Hurricanes and Tornadoes are natural global coolers. They transport energy from the earth’s surface to the upper atmosphere where it is more effectively radiated to space. They also provide a reflective cloud layer that reduces incident solar energy. Triggering tropical storms earlier in their season and at points further along their normal paths will create more hurricanes of lower intensity. This will result in a greeter area of tropical cloud cover, reducing the energy available for later storms as well as limiting storm strength by the counter-flow of adjacent storms. On a smaller scale, triggering tornadoes earlier in the daily thermal cycle of “Tornado Alley” will release the energy trapped near the ground before it builds the potential for extensive damage.
Hurricanes form naturally when ocean temperatures are locally warm enough to initiate convection that is organized into a vortex by the Coriolis Effect. The air’s acceleration over the sea surface increases the thermal energy transfer which cyclically increases the convection. Triggering the process earlier in the season can be accomplished by locally increasing the water temperature using large black tarp combined with deflecting airfoils deployed about the tarp’s perimeter to initiate vorticity. This could also be accomplished at higher temperatures on a smaller physical scale through combustion and deflection vanes to create a “fire-nado” to get the storm started.
Tornadoes similarly form on a more local scale when the ground heats up through the course of a day and thermal energy gets trapped immediately above the ground by a cooler air cap above it. A “fire-nado” can trigger a small local tornado that dissipates trapped energy before a larger more dangerous tornado can be formed. Tornadoes can also be triggered by a more permanent local blacktop surface surrounded by vortex inducing deflectors.
Category of the action
Mitigation - What U.S. Federal Agencies can do to mitigate climate change
What actions do you propose?
Review climate conditions that are conducive to tornado formation. Determine candidate conditions, in areas of sparse population, for early starting of tornado.
Design “fire-nado” generation truck and develop deployment procedure
Deploy truck to candidate position in the US mid-west and activate to stimulate tornado formation.
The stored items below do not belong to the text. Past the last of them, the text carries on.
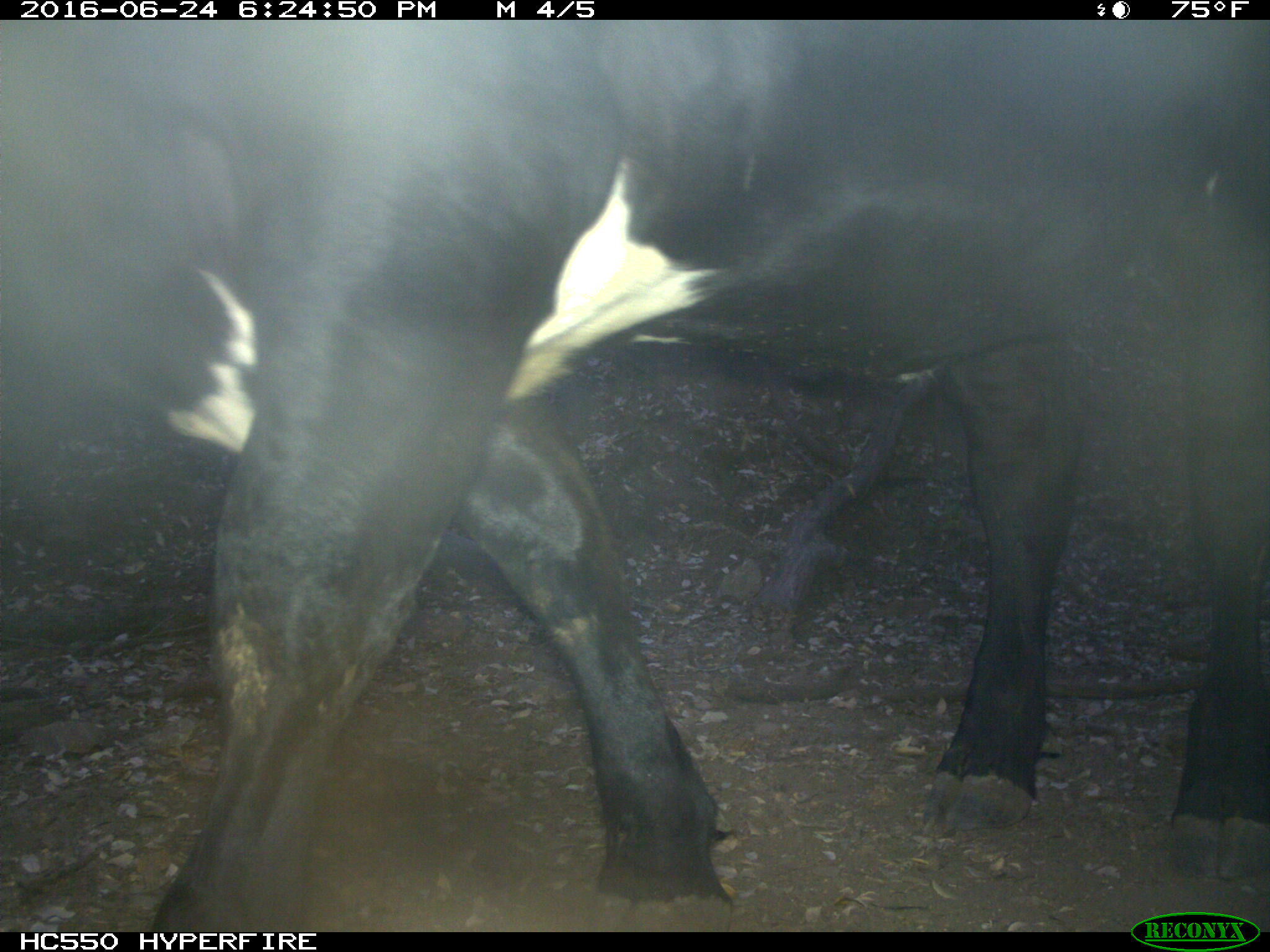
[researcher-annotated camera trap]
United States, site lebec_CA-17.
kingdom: Animalia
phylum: Chordata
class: Mammalia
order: Artiodactyla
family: Bovidae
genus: Bos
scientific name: Bos taurus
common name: domestic cow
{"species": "Bos taurus (domestic cow)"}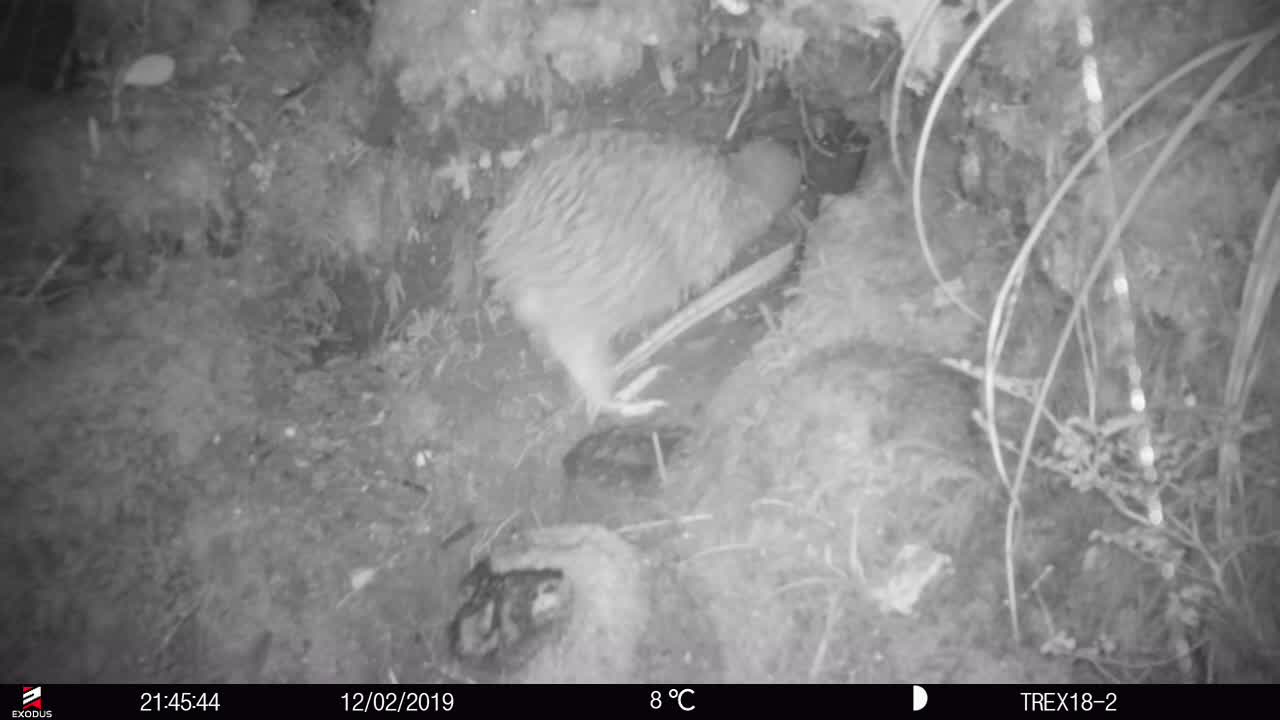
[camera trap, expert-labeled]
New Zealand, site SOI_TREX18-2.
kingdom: Animalia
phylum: Chordata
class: Aves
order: Apterygiformes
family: Apterygidae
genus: Apteryx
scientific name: Apteryx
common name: kiwi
Repeat daily for several weeks to determine effects upon natural tornado formation. If successful, determine location for permanent tornado generating facilities.
Similar action on much larger scale is need for hurricane generation. This would probably involve deployment of naval equipment such as aircraft carrier using jet engines and aircraft control surfaces to initiate tropical storms.
Who will take these actions?
NOAA, Woods Hole Oceanographic Institute
Where will these actions be taken?
Determination of candidate conditions would occur at NOAA or WHOI research lab.
Tornado deployment would occur in mid-west United States; "tornado alley".
Hurricane deployment would initially occur in Gulf of Mexico. This would limit triggered storm size as well as international liabilities.
How much will emissions be reduced or sequestered vs. business as usual levels?
This proposal is intended to counter the thermal effects of greenhouse gas emissions while other emission reducing strategies are implemented.
What are other key benefits?
Wind turbines placed outside the perimeter of a tornado generating facility would have a predictable daily airflow pattern. Tornadoes and hurricanes could be triggered to alleviate droughts
What are the proposal’s costs?
Tornado generator $10 Million
Hurricane generator $200 Million
Any damage caused by a “triggered” storm will be blamed on the entity creating the storm, regardless of the likelihood that a later, larger natural storm would cause more damage.
If successful as intended, this initiative would address the thermal detriment caused by greenhouse gas emission. It will It would not likely improve, and may exacerbate, the chemical impact of greenhouse gases (i.e. ocean acidification)
Short term for initial studies and deployments.
Mid term for permanent installations.
An earlier climate Co Lab proposal described an elaborate structure for "steering" hurricanes. While the intent was similar to this proposal, the design and construction of such a large device that would be deployed for every hurricane seems unfeasible.
The proposal is based upon basic understanding of meteorology from high school texts.